Bloc de texte:

↓

Victime d'une septicémie, elle recouvre peu à peu ses forces et assiste donc, de loin, à la sortie du premier volume du Roman des Goscinny, un roman graphique venu raconter, et le père, et la fille, à travers des allers et retours entre présent et passé, où s'expriment alternativement l'un et l'autre, lui sur son enfance, ses débuts, ses années de vaches maigres, elle sur la douleur de grandir seule et orpheline.
Non, puis oui
Et bien sûr, c'est Catel qui a été chargée de mettre tout cela en images: «Au début, j'avais refusé le sujet, malgré l'amitié qui nous a unies dès notre première rencontre, se souvient la dessinatrice. Parce que mon truc, jusqu'à présent, c'était de faire des portraits de femmes importantes que l'Histoire, pourtant, avait oubliées. Or, René Goscinny était tout le contraire: homme et connu. Mais, finalement, à force d'évoquer l'histoire familiale avec Anne, j'ai compris que ce serait elle, la vraie héroïne de ce roman.»

↑

Série d'exercices:
a) Résumez en quelques phrases le paragraphe du bloc de texte qui commence par « Et bien sûr, c'est Catel », en gardant ses faits essentiels.
b) D'après le bloc de texte, de quoi parle la fille dans le Roman des Goscinny ?

Données brutes:
↓

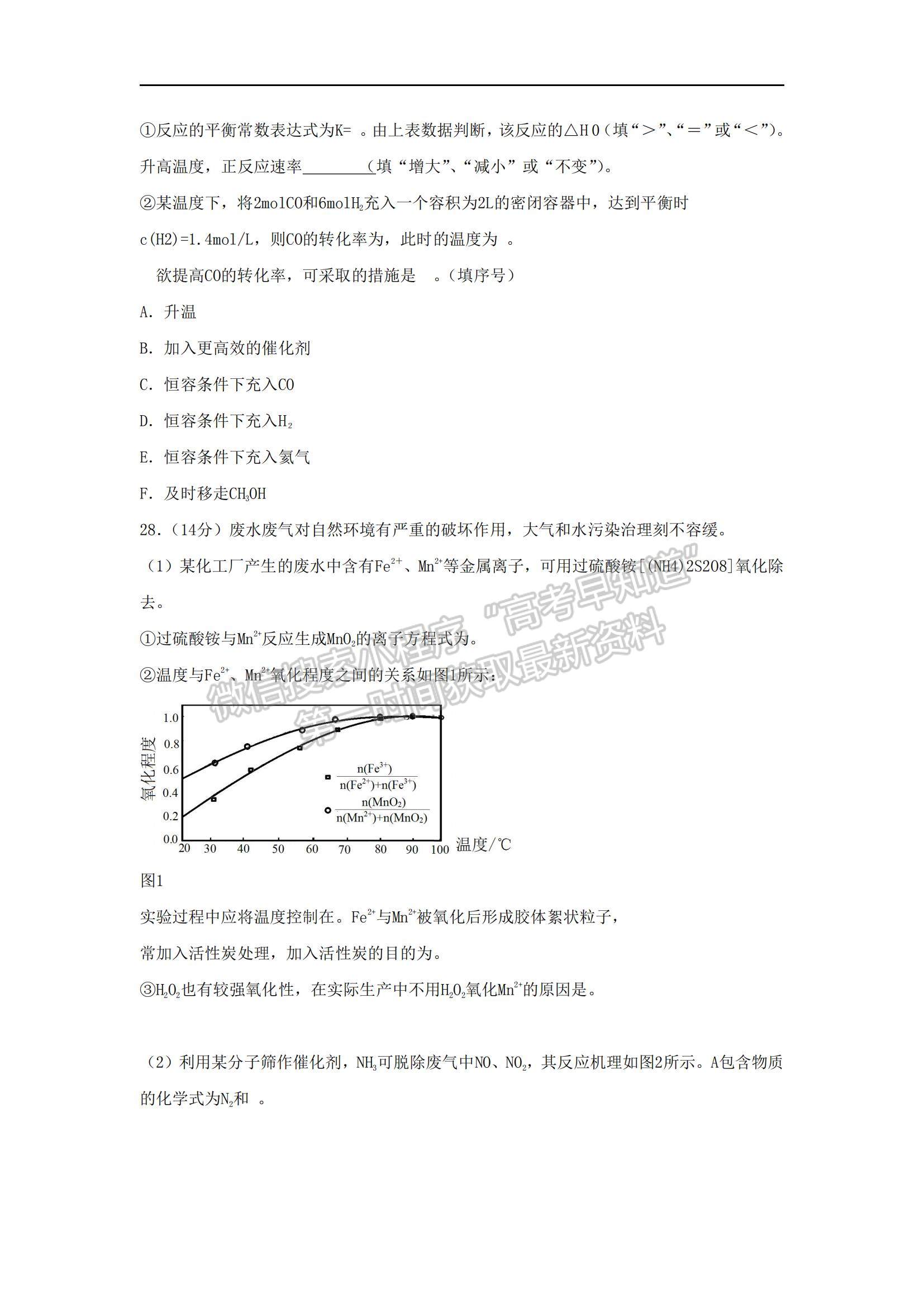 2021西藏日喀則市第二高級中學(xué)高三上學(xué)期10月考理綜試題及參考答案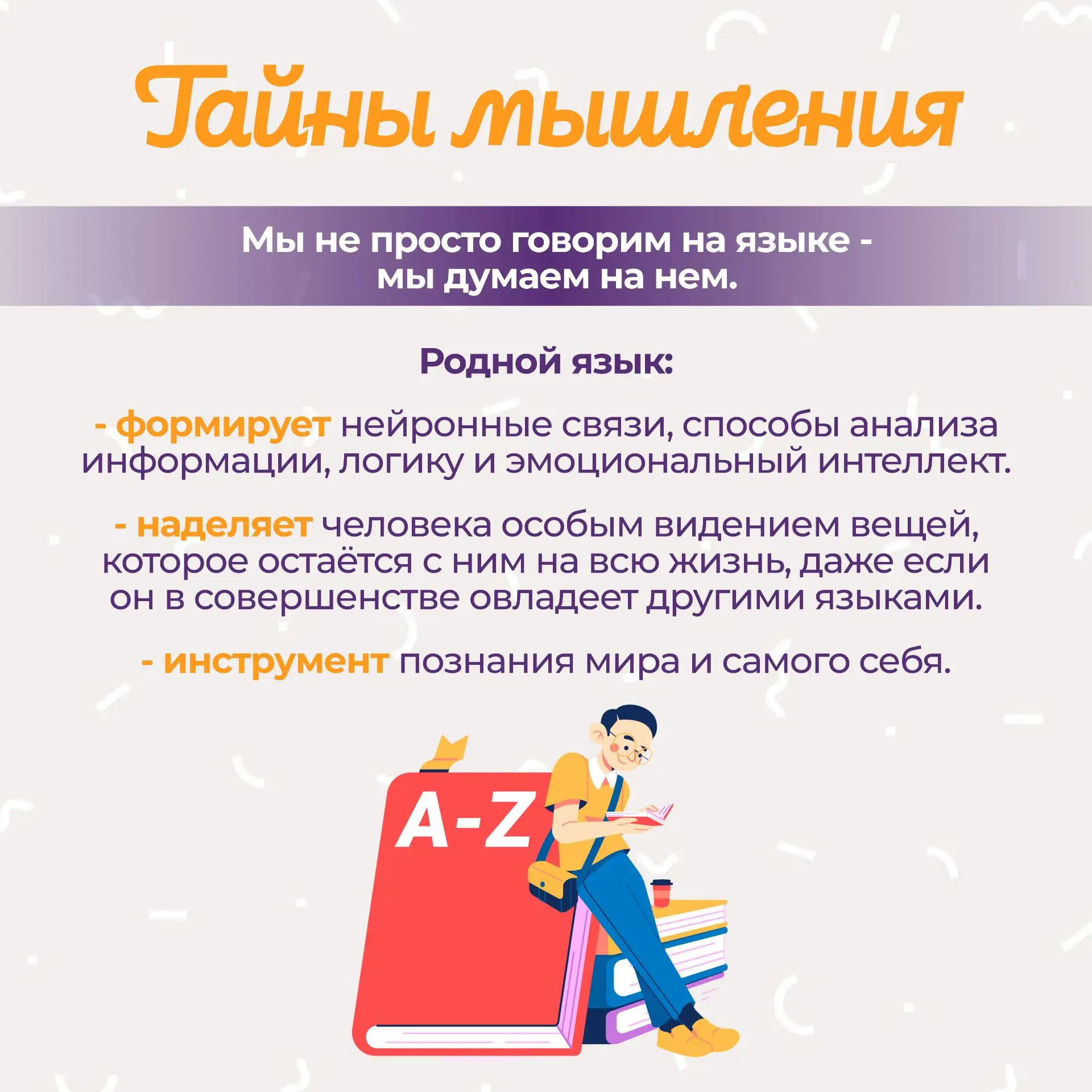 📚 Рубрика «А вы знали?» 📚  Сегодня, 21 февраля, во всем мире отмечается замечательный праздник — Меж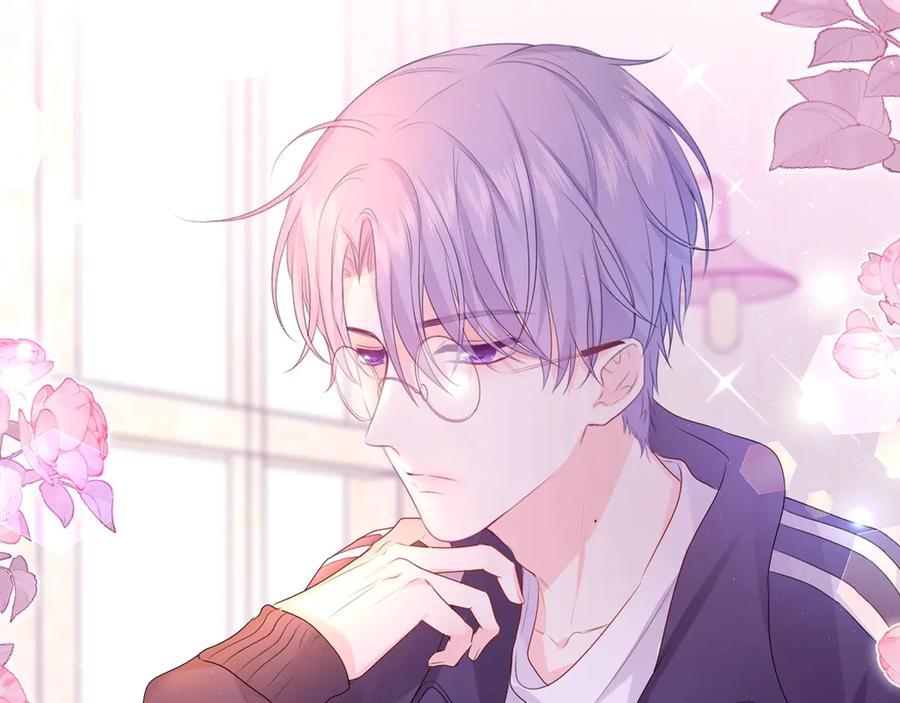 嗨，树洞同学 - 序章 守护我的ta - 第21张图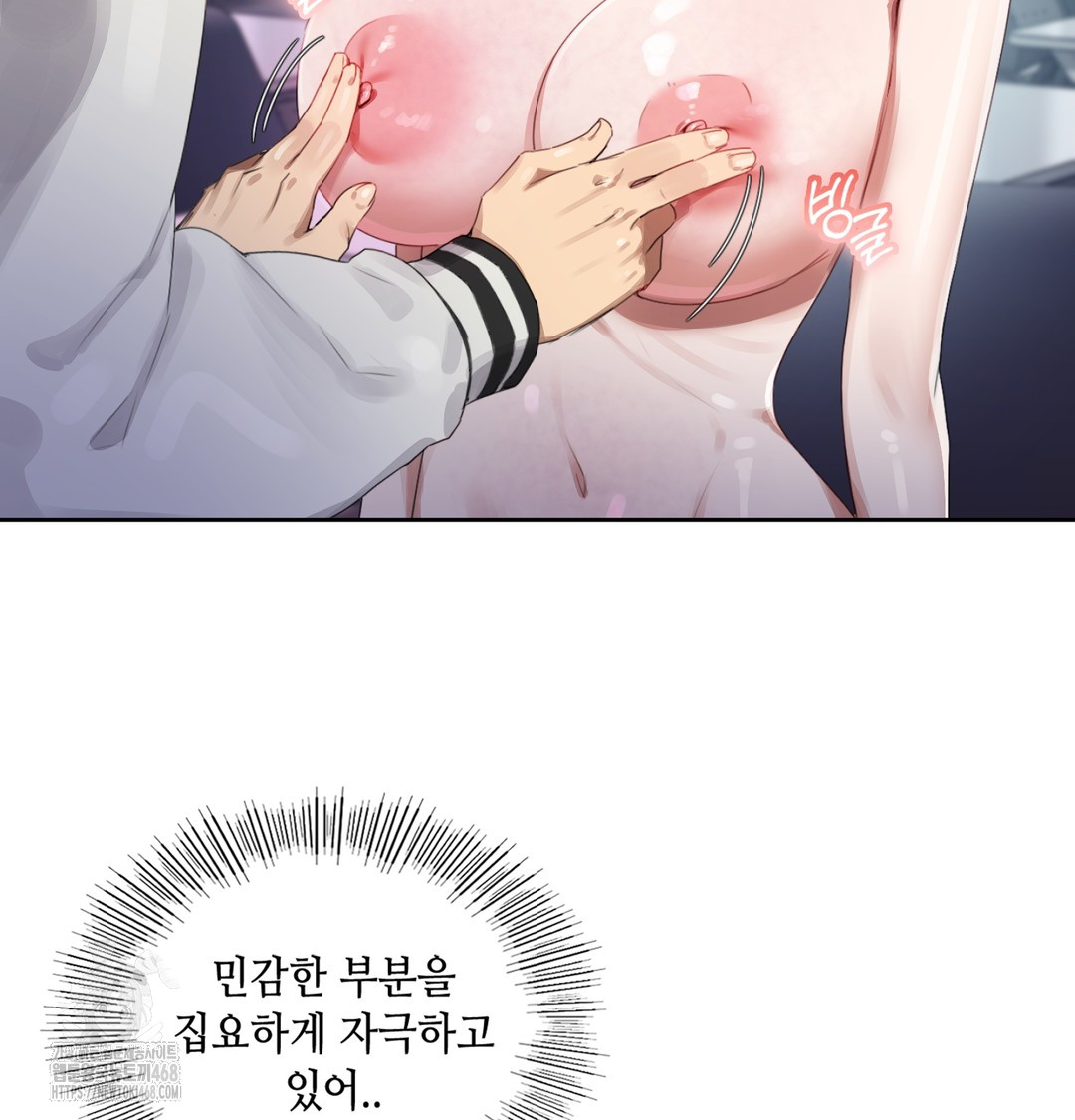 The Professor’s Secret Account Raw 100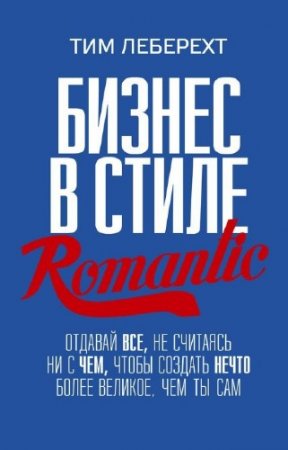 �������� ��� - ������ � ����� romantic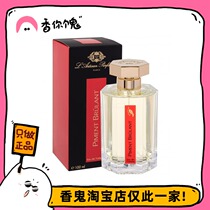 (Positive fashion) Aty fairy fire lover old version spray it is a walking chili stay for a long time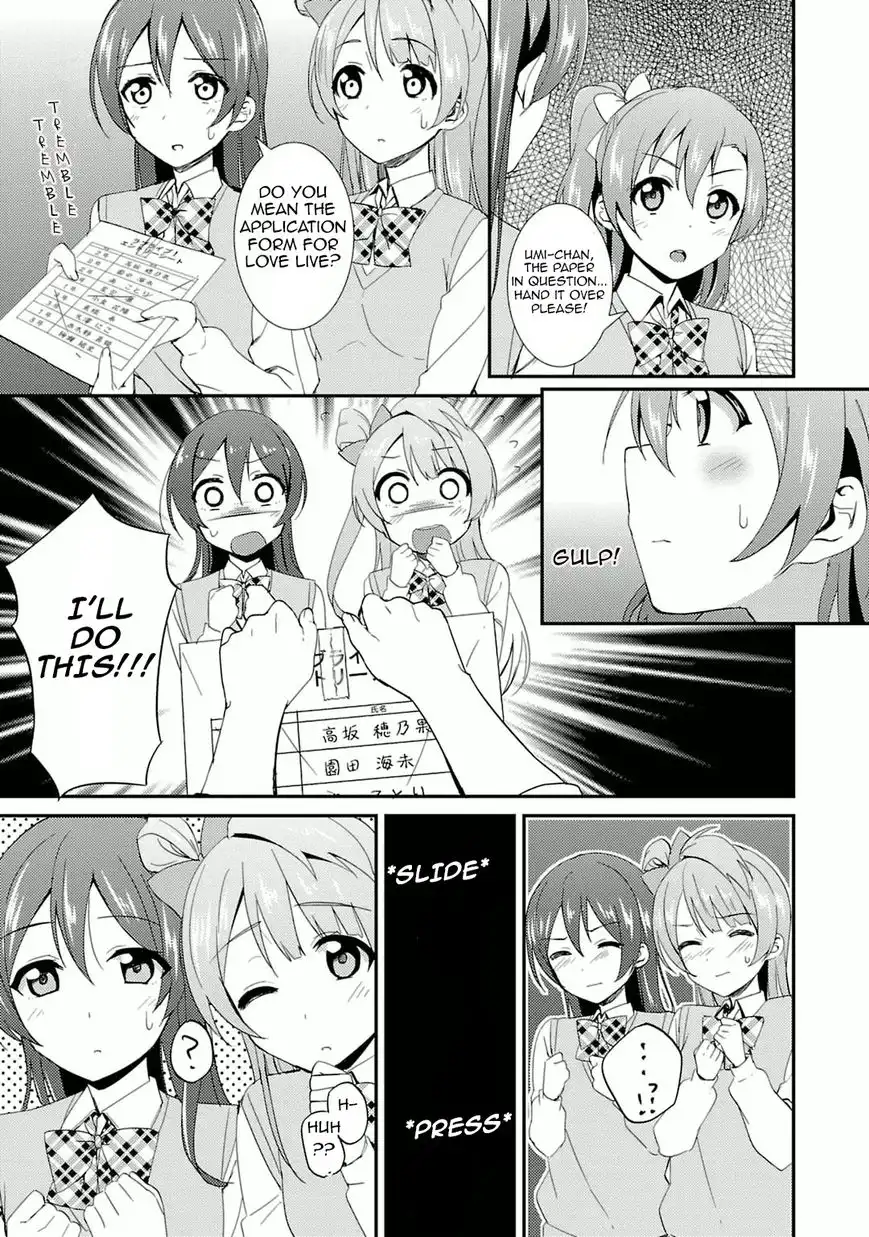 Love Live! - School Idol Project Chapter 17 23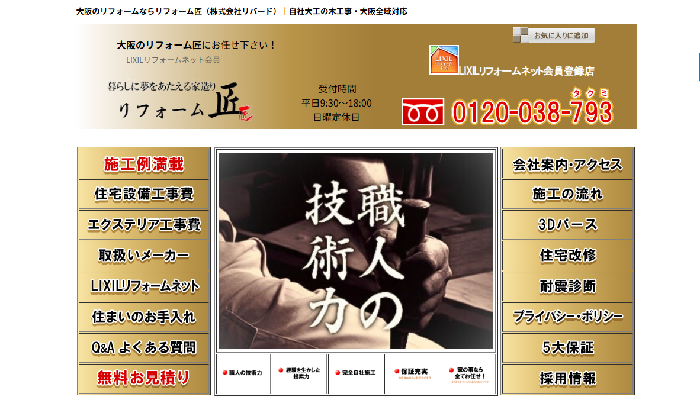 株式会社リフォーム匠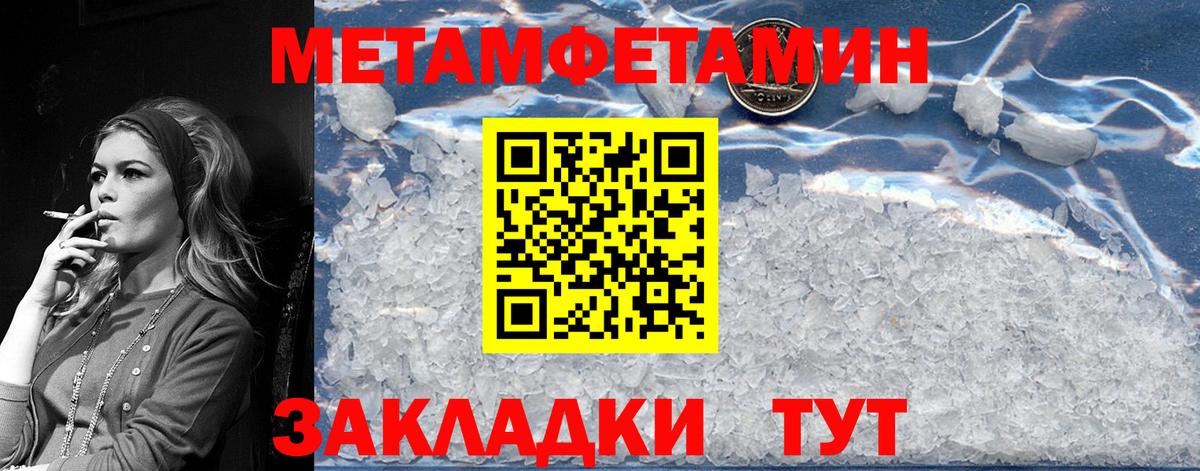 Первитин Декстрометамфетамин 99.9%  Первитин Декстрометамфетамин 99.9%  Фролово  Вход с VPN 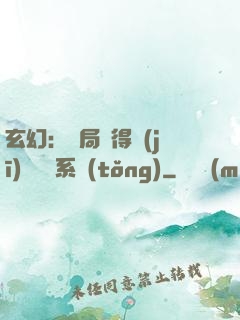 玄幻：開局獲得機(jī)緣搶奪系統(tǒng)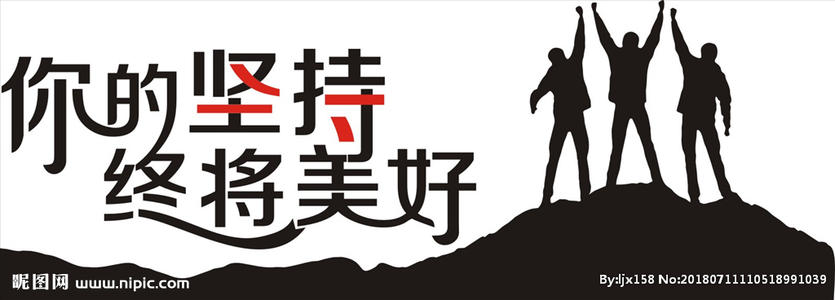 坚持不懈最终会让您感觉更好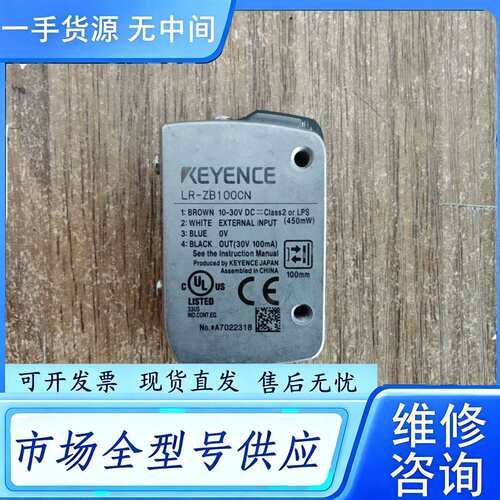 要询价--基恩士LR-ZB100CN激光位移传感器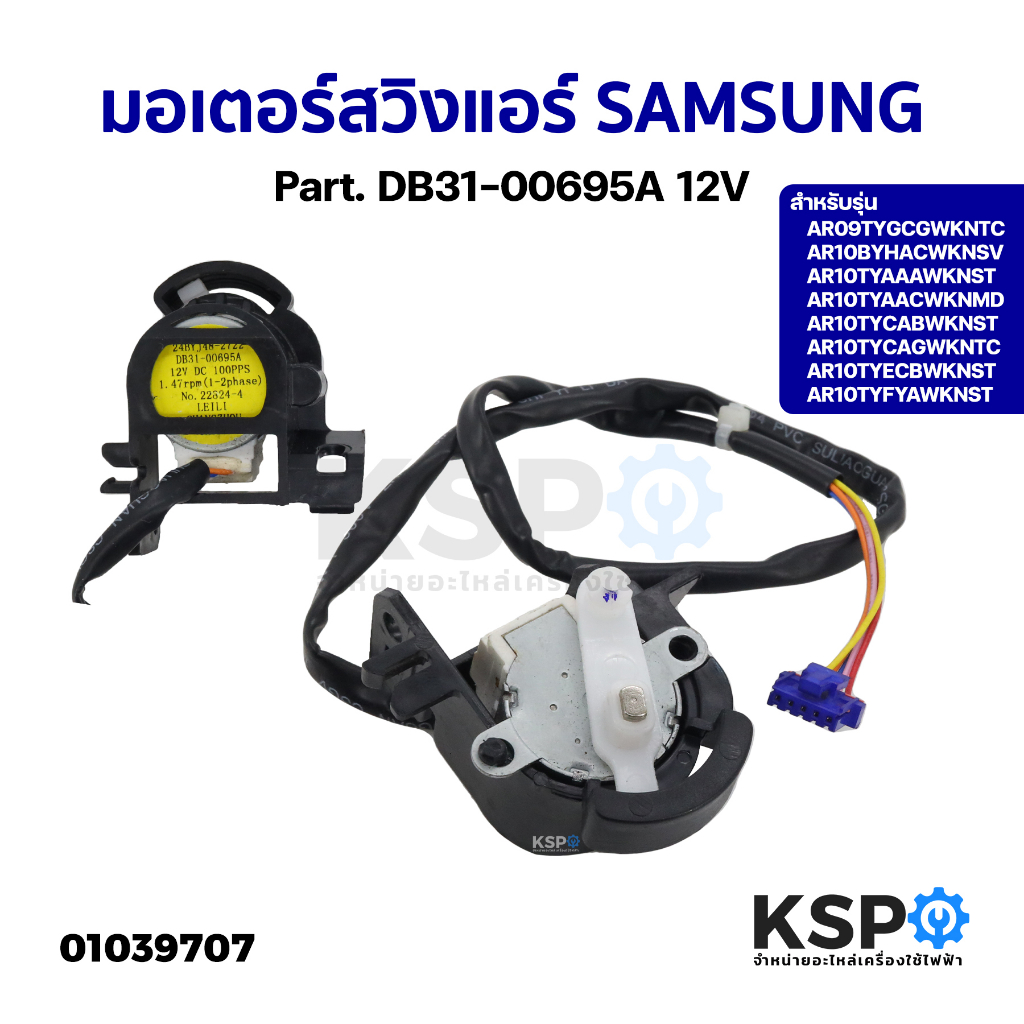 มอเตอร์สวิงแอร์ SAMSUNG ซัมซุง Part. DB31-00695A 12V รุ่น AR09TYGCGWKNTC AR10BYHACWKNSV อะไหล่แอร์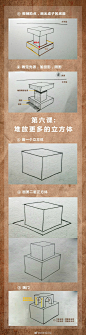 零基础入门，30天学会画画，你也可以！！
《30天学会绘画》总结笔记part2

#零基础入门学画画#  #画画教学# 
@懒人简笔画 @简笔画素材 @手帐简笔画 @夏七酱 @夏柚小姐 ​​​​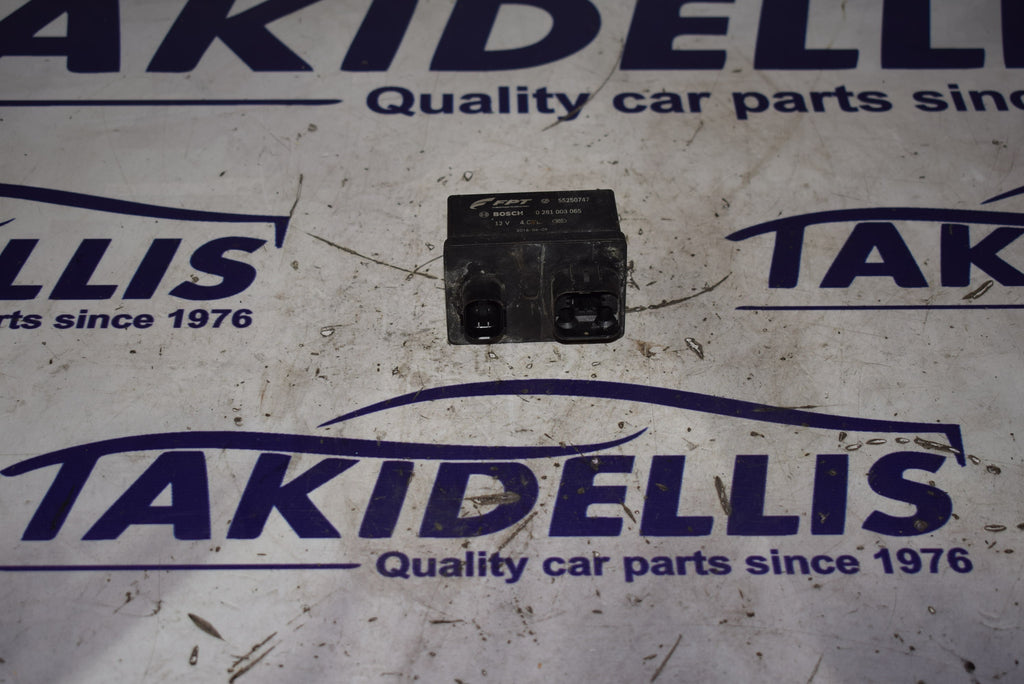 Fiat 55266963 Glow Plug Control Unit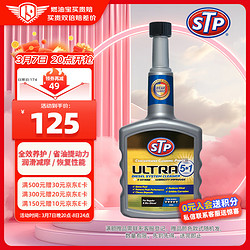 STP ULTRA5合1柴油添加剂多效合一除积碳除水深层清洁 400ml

↑

Exercices corrigés:
a) Catel a été chargée d'illustrer le roman. Au début, elle a refusé le sujet, malgré son amitié avec Anne. Elle faisait jusque-là des portraits de femmes importantes oubliées par l'Histoire, alors que René Goscinny était un homme connu. En parlant de l'histoire familiale avec Anne, elle a fini par comprendre qu'Anne serait la vraie héroïne du roman.

b) De la douleur de grandir seule et orpheline.